NAISS
SUPR
NAISS Projects
SUPR
Historical language models and cipher type detection of historical encrypted manuscripts
Dnr:

NAISS 2026/4-47

Type:

NAISS Small

Principal Investigator:

Beáta Megyesi

Affiliation:

Stockholms universitet

Start Date:

2026-02-01

End Date:

2027-02-01

Primary Classification:

10208: Natural Language Processing

Allocation

Abstract

The aim of the project is to digitize, process and decrypt historical encrypted sources (ciphers) as well as rare writings and to provide tools for (semi)-automatic transcription and decryption. We focus on the development of software tools for automatic analysis allowing users to decrypt various types of historical sources with rare writing systems.
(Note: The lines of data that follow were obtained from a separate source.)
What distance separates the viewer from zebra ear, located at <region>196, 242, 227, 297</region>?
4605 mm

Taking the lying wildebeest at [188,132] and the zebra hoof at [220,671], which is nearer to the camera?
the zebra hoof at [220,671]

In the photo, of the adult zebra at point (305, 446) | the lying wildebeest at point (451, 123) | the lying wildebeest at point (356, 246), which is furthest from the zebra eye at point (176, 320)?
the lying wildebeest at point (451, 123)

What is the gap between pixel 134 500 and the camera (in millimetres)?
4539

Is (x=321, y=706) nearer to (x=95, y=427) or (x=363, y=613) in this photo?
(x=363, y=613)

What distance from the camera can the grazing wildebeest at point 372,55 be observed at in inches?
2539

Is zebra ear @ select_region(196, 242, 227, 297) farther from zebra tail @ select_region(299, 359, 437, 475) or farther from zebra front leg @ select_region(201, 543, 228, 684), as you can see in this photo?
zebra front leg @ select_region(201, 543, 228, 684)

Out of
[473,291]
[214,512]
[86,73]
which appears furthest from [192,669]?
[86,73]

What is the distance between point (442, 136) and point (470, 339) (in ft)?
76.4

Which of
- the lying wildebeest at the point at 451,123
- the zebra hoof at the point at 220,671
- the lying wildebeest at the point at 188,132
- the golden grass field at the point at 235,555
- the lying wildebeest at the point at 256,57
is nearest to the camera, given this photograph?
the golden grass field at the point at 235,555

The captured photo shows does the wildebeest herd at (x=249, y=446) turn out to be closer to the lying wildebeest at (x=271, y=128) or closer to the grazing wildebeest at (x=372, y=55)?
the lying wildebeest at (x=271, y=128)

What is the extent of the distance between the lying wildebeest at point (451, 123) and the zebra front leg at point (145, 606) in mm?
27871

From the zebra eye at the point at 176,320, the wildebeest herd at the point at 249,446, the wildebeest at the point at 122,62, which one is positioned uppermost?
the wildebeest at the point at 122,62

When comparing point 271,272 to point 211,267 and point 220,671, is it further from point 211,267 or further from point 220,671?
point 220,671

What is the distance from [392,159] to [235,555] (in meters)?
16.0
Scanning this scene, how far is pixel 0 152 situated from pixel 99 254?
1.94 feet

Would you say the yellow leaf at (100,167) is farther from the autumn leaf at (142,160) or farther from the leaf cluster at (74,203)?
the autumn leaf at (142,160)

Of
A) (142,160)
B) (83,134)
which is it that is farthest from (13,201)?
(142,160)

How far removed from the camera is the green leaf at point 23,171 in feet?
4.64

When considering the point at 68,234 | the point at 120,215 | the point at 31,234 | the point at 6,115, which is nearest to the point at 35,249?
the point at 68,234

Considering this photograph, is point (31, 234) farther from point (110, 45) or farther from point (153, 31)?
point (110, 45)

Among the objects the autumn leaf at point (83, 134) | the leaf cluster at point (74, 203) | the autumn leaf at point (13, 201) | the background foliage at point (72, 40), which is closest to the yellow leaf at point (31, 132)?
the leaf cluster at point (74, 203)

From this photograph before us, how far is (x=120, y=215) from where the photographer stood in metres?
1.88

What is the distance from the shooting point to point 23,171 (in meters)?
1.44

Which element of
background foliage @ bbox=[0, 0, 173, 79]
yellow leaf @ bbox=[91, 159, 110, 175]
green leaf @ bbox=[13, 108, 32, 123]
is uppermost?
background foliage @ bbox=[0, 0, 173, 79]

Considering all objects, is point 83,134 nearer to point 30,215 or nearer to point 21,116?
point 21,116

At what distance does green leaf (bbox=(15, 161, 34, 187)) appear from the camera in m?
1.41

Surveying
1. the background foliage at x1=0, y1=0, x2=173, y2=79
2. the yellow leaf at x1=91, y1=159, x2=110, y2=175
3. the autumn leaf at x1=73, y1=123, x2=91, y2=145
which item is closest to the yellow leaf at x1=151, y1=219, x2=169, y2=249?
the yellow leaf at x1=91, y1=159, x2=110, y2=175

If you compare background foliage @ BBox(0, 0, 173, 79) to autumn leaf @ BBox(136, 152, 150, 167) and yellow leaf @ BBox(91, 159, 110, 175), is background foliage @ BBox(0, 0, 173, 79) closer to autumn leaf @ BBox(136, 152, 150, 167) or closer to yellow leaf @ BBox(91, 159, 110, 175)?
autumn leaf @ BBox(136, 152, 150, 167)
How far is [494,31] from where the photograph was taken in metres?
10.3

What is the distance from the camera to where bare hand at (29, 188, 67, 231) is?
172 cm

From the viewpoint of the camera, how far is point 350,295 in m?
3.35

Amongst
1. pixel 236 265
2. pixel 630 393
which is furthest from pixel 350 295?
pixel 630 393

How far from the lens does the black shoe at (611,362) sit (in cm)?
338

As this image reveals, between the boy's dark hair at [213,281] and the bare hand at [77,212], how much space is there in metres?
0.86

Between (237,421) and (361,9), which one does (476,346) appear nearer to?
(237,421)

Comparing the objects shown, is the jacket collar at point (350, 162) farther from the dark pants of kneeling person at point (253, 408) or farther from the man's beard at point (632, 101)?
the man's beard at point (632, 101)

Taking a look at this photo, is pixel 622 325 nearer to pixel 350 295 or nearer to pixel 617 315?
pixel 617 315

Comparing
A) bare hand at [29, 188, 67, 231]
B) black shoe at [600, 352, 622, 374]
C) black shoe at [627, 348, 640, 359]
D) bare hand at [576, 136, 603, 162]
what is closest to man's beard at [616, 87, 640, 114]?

The process of automatic decipherment includes hand-written text recognition to automatically convert the manuscript images to machine-readable, transcribed text format and a mapping of symbols with a transcription scheme, the detection of the plaintext language (underlying or related language) of the script on the basis of historical text sources, the analysis of the source by adapting LLMs, and finally its decipherment. We experiment with various types of deep learning algorithms, including zero-shot and few shot learning with and without pre-trained language models for the transcription and decryption of these rare sources. In 2026 we plan to run experiments on decipherment based on images, and transcribed plaintext. We also aim to create historical language models for named entity recognition, and correction of transcription errors.